Rare Silver/Grey Netoptic Ashtray and Climatic AC Control Trims

Ashtray 8/10 (dent in picture)
Climatic 10/10

$50 For Both











Rewrapped GLI Recaros in Black Quality Leather. 7.5/10

D/S front seat has bolster wear
P/S front seat has small leather worn part

Rear Small Side on the back has loose material that you can reglue, i dont feel like it.










W8 Ignition Coils BRAND NEW IN BOX SET OF 8. 

$70 (THEY ARE $32 EACH FROM THE DEALER)

2000 12v vr6 GTI stock calipers and carriers 100 for full set.

OTHER MISC STUFF ILL ADD WHEN I FIND IT ALL


----------



## VRPARTY (Sep 10, 2007)

Bump


Sent from my your Girlfriend's iPhone


----------



## AReh13 (Oct 22, 2012)

*Misc. MK4 parts*

I'll be bringing these parts down for the hell of it.

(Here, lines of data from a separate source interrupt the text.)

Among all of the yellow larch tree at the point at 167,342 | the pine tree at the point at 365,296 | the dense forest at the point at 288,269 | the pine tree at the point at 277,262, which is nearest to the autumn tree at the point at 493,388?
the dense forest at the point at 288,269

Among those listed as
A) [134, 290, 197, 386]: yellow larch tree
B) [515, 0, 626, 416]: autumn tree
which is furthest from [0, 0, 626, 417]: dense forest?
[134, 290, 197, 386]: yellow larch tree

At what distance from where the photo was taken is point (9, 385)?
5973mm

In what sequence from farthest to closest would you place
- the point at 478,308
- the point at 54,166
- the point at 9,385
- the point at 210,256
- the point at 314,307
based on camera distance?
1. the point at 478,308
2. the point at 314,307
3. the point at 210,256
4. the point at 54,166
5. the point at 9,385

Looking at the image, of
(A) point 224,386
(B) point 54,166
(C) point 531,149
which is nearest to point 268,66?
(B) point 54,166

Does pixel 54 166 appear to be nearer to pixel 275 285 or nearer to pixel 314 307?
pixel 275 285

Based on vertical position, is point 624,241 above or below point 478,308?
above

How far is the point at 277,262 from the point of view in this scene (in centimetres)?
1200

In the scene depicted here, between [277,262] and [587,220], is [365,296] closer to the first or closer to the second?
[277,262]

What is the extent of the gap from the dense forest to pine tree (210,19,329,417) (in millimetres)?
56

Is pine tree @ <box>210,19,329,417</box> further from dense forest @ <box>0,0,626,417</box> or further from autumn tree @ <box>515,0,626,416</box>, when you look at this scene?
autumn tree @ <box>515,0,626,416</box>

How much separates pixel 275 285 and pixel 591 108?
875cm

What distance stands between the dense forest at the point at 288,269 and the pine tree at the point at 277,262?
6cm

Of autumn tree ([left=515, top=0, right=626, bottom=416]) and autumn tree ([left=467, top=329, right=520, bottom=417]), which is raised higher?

Let me know if you need something you can text me at 215.920.2342


----------



## Eurovento1971 (Nov 27, 2012)

Just a few things will have lots more. 24v head 20v head 02j trans g60 trans euro parts for mk3 tails stearing wheels gulf ecodes etc.


----------



## JohnA1 (Nov 15, 2005)

15x7 zender sports
mk2 cis-e fuel systems in good shape
mk2 smoked aero headlights
mk2 7 slat grille
mk3 brake set up 10.1
mk3 foglights with harness and swich
aba engine harness 99 jetta
24v engine cover
mk4 aba engine covers
mk3 dual fan setup
random mk2 interior bits
mk2 golf tailights
aalternators, ac compressors mk2-3
aba plenums
flywheels
mk5 jetta stock headlights
mk2 center consoles
mk2 dash trim
mk2 coolant expansion tanks

and a whole bunch of other stuff i havent gone through yet


----------



## chrism1 (Sep 21, 2014)

G60 throttle body
Neuspeed springs for mk2
G60 tensioner
mk3 tie rod ends, both sides
VDO water temp guage

text me at the show 201-421-6747


----------



## catalinawinemixer (Mar 30, 2014)

3sdms 0.05
5x112 18x8.5/9.5
Nitto neogens lots of life left.

908-809-2633
Not attending but live 40 mins from e town.

Texts for pics


----------



## nino (Apr 6, 2001)

*WTB: Parts*

Need a set of black leather heated seats and a mk4 headliner for a jetta


----------



## smi2710 (Sep 6, 2001)

nino said:


> Need a set of black leather heated seats and a mk4 headliner for a jetta


I have a set of black leather seats for sale in northwest Nj


----------